Entretien

Tenir maison

Une recette à la Rodrigol

Fondées en 2003 par Pascal-Angelo Fioramore, Claudine Vachon et André Racette, les Éditions Rodrigol occupent une place à part dans le paysage littéraire québécois. Depuis quinze ans, leurs fondateurs n’ont jamais sollicité de subventions auprès des organismes gouvernementaux et fabriquent leurs livres de manière complètement indépendante. S’enrichissant de deux ou trois titres par année seulement, leur catalogue compte romans, recueils de poèmes, collectifs aux thèmes inusités: les chats, les sports, la campagne, les Monster Trucks. En effet, Rodrigol ne se distingue pas seulement par son mode de fonctionnement, mais par l’idée singulière de la littérature qu’elle défend.

La genèse de Rodrigol se trouve du côté des arts de la scène. En 1995, Pascal-Angelo Fioramore est le chanteur des Abdigradationnistes, un groupe dont les chansons à l’humour absurde s’inspirent de textes dadaïstes. À cette époque, Fioramore devient l’un des artisans de soirées-cabaret de performances poétiques où le caractère loufoque et parodique domine. Cette volonté affichée de tourner en dérision le monde littéraire, ou plutôt le sérieux dont se drape le monde littéraire, se transposera dans le travail des Éditions Rodrigol. Les auteurs de la maison, puisant leurs références et leurs thèmes autant du côté des avant-gardes historiques que de la culture pop, sont animés par l’intention de jouer de la chose littéraire et de ses codes.

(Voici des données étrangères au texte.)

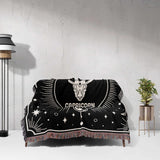 The Capricorn Zodiac Blanket elegantly spread over a couch, displaying the Capricorn symbol in the center with surrounding celestial designs. The black and white woven details stand out, complemented by the multicolored fringe at the edges.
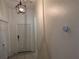 Hallway with neutral walls, tiled floors, featuring modern lighting and digital thermostat at 12216 Southbridge Ter, Hudson, FL 34669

Pour souligner le quinzième anniversaire de la maison, Liberté a rencontré ses deux directeurs actuels, Pascal-Angelo Fioramore et Claudine Vachon, pour discuter des défis et des dilemmes qui sous-tendent un projet comme le leur.

Lorsque vous avez fondé Rodrigol, il y a une quinzaine d’années, le nombre de petites maisons d’édition n’avait rien à voir avec ce qu’on trouve maintenant. Est-ce que vous avez le sentiment que la multiplication de petites maisons a changé votre place dans cet écosystème et votre rôle sur la scène littéraire? Et est-ce que votre conception de la littérature s’est transformée depuis?

Pascal-Angelo Fioramore – Quand on a commencé, il y avait effectivement des maisons d’édition qui étaient bien établies et il y avait une difficulté, pour beaucoup d’auteurs, à entrer dans ces maisons-là qui, au fond, ne correspondaient pas vraiment à la littérature qui voulait se faire, à ce qui émergeait comme parole. Il y avait un véritable besoin pour les jeunes auteurs. On n’a pas non plus fondé notre maison dans l’idée de publier nos propres textes, mais pour répondre à ce besoin, et ça s’est fait d’une façon naturelle.

Claudine Vachon – Oui, et c’est ça la grande différence. On n’a pas fondé les Éditions Rodrigol par rapport aux autres maisons, mais par rapport à l’espace littéraire que nous pouvions et voulions occuper, au départ dans les cabarets, surtout. Les cabarets Rodrigol étaient des laboratoires de création incluant des sketches humoristiques, de la poésie, de la musique, des courts-métrages et de la performance, le tout sous le doux signe des PPP, «prestations, pitreries et party».